Task directions:
Nothing but the lines from the one that contains "Ohio, site NOR3, 2019-07-30" to the end of the records should be printed, both ends included, exactly as given.
Available records START
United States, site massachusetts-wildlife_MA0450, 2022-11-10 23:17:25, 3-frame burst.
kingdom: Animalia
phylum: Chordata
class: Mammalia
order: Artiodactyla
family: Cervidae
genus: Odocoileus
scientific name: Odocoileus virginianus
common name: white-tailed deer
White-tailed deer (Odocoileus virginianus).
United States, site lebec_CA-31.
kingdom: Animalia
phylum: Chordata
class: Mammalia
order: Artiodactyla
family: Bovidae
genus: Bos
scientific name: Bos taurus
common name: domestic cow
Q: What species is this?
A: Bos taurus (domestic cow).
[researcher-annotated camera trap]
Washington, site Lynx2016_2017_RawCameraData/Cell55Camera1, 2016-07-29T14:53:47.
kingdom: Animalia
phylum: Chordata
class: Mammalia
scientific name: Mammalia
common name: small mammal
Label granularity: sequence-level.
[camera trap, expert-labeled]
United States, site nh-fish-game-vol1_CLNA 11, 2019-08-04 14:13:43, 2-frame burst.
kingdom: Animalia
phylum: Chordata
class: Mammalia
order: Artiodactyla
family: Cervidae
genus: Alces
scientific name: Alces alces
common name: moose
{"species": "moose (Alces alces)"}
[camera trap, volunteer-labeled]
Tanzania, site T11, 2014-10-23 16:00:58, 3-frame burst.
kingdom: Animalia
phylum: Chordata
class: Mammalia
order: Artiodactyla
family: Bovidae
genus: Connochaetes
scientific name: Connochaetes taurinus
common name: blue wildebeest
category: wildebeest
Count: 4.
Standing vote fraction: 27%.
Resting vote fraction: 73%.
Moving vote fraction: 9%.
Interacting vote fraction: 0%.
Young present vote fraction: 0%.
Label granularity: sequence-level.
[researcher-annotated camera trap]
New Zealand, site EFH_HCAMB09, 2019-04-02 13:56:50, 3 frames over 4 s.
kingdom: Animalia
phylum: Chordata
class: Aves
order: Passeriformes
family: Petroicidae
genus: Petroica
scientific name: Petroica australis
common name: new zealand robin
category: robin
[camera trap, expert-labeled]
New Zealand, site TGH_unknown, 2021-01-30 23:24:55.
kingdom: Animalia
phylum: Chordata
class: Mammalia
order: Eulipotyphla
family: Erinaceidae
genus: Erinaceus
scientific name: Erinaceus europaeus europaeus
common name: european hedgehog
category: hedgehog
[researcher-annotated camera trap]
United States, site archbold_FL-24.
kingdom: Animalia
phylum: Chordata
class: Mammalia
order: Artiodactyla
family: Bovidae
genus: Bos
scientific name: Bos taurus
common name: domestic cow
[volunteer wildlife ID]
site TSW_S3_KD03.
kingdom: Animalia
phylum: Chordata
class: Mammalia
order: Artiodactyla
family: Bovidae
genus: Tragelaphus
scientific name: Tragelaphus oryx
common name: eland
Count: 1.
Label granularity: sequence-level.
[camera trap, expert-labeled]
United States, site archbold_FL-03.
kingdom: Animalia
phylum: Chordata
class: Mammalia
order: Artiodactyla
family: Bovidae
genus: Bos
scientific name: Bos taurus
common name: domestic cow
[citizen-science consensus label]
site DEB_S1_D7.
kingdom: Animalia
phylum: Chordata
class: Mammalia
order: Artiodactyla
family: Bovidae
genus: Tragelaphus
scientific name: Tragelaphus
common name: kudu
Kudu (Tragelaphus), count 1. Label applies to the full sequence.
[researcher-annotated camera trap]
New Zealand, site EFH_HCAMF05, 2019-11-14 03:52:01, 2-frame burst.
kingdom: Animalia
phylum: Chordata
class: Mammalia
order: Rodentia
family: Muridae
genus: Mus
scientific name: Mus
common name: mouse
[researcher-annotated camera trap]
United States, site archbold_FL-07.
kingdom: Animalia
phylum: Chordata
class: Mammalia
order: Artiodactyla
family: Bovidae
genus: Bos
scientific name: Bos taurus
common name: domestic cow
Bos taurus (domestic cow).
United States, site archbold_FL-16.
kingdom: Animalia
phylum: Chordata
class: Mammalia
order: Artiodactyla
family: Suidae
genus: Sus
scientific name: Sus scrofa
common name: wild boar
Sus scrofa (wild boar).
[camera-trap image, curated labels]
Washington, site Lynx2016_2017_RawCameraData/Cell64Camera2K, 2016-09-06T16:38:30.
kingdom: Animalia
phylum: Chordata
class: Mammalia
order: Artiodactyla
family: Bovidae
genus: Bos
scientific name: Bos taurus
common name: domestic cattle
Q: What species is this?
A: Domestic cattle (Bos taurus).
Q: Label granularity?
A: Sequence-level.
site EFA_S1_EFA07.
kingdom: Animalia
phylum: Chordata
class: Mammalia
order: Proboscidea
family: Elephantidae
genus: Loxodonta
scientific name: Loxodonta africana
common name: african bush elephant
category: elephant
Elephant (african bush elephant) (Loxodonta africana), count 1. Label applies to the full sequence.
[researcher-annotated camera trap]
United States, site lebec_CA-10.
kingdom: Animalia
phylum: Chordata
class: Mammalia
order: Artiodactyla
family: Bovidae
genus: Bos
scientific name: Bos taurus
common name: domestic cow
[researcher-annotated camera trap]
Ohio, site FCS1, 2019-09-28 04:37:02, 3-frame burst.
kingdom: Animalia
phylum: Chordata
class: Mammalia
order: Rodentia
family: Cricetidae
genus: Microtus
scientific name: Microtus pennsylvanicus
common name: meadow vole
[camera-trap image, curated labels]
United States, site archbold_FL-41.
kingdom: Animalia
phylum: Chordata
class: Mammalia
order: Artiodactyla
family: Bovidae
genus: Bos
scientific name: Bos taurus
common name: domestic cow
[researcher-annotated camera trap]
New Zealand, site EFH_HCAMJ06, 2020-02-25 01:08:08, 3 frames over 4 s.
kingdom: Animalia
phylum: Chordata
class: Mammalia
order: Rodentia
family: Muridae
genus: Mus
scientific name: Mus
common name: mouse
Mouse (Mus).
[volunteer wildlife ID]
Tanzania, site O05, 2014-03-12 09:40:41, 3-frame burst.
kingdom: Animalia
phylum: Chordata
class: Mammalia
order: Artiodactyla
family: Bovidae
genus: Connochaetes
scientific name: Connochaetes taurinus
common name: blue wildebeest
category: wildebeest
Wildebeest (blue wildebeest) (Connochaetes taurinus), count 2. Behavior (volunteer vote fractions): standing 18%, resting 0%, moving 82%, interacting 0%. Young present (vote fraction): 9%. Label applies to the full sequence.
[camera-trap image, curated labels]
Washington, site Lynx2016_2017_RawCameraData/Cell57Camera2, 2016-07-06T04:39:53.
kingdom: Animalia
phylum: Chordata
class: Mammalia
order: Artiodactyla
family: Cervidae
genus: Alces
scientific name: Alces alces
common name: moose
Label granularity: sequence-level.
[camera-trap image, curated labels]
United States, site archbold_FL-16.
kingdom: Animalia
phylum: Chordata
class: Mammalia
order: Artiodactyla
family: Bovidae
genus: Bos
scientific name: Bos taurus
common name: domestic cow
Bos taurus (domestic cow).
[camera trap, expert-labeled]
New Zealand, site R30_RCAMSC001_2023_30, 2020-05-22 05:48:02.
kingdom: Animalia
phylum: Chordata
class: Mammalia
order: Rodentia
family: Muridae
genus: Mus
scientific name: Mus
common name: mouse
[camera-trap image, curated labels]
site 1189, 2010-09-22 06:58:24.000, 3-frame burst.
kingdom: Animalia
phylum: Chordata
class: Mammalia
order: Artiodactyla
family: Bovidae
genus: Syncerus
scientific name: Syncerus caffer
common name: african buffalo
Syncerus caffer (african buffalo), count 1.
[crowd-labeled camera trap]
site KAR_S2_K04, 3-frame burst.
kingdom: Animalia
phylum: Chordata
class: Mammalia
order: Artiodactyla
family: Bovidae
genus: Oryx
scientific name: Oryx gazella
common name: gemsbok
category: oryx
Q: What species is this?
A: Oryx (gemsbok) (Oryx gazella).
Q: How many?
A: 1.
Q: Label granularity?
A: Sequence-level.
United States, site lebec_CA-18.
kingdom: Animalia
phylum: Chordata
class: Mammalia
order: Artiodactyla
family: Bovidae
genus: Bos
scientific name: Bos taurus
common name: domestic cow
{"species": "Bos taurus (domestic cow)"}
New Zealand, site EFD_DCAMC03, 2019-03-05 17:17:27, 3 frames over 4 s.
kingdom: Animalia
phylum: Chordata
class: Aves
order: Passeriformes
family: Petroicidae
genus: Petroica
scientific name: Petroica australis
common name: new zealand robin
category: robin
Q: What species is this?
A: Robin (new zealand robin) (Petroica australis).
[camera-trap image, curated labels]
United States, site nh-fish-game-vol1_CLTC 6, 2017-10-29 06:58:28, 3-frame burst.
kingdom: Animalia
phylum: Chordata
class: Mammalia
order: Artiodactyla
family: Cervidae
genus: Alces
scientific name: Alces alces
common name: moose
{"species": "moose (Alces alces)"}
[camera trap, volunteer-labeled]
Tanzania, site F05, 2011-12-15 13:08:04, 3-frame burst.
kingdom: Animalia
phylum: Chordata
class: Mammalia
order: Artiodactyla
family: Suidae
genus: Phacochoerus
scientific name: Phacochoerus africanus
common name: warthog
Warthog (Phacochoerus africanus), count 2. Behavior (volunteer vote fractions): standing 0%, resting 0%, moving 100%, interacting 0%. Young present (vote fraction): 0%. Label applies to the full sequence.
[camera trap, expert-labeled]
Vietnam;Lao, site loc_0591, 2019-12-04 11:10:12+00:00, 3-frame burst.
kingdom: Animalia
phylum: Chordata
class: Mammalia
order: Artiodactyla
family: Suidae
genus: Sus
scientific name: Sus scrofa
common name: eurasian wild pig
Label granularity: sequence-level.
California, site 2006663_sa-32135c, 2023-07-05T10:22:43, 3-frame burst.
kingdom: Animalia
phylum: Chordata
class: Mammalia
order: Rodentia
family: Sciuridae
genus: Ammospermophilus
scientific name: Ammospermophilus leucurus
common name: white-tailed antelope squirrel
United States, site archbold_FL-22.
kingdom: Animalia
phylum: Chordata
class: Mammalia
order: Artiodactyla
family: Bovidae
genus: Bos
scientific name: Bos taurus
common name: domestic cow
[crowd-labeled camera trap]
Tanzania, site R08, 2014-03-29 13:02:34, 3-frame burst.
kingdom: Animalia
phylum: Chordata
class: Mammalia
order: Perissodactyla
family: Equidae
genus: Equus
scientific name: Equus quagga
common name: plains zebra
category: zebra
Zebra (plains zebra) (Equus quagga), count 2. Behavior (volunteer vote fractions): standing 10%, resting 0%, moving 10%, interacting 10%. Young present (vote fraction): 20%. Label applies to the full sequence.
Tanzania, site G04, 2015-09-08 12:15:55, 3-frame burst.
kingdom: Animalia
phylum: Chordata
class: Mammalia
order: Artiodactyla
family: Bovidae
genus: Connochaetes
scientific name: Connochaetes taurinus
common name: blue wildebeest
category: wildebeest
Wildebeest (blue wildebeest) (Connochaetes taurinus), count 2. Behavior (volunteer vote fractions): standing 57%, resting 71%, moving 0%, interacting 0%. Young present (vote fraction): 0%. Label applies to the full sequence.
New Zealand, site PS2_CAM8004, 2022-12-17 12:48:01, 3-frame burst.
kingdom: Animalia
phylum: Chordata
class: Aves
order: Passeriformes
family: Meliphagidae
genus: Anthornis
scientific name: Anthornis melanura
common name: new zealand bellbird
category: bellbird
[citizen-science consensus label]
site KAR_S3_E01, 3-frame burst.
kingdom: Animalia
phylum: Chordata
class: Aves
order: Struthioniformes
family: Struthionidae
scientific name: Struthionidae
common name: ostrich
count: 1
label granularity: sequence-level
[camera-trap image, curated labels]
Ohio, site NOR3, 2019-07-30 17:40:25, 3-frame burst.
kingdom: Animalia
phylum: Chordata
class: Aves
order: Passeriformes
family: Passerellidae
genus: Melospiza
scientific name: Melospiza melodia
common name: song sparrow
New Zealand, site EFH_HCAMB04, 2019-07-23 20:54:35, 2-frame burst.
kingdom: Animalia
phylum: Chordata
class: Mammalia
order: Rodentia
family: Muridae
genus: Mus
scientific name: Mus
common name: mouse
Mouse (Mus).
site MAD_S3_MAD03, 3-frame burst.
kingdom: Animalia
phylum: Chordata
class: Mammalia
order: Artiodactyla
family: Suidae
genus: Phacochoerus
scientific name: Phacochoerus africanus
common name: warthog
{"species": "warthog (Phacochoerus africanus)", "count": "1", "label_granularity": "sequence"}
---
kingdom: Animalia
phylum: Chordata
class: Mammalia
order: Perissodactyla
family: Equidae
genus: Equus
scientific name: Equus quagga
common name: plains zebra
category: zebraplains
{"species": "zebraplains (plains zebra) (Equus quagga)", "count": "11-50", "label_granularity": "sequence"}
Available records END
Response area:
Ohio, site NOR3, 2019-07-30 17:40:25, 3-frame burst.
kingdom: Animalia
phylum: Chordata
class: Aves
order: Passeriformes
family: Passerellidae
genus: Melospiza
scientific name: Melospiza melodia
common name: song sparrow
New Zealand, site EFH_HCAMB04, 2019-07-23 20:54:35, 2-frame burst.
kingdom: Animalia
phylum: Chordata
class: Mammalia
order: Rodentia
family: Muridae
genus: Mus
scientific name: Mus
common name: mouse
Mouse (Mus).
site MAD_S3_MAD03, 3-frame burst.
kingdom: Animalia
phylum: Chordata
class: Mammalia
order: Artiodactyla
family: Suidae
genus: Phacochoerus
scientific name: Phacochoerus africanus
common name: warthog
{"species": "warthog (Phacochoerus africanus)", "count": "1", "label_granularity": "sequence"}
---
kingdom: Animalia
phylum: Chordata
class: Mammalia
order: Perissodactyla
family: Equidae
genus: Equus
scientific name: Equus quagga
common name: plains zebra
category: zebraplains
{"species": "zebraplains (plains zebra) (Equus quagga)", "count": "11-50", "label_granularity": "sequence"}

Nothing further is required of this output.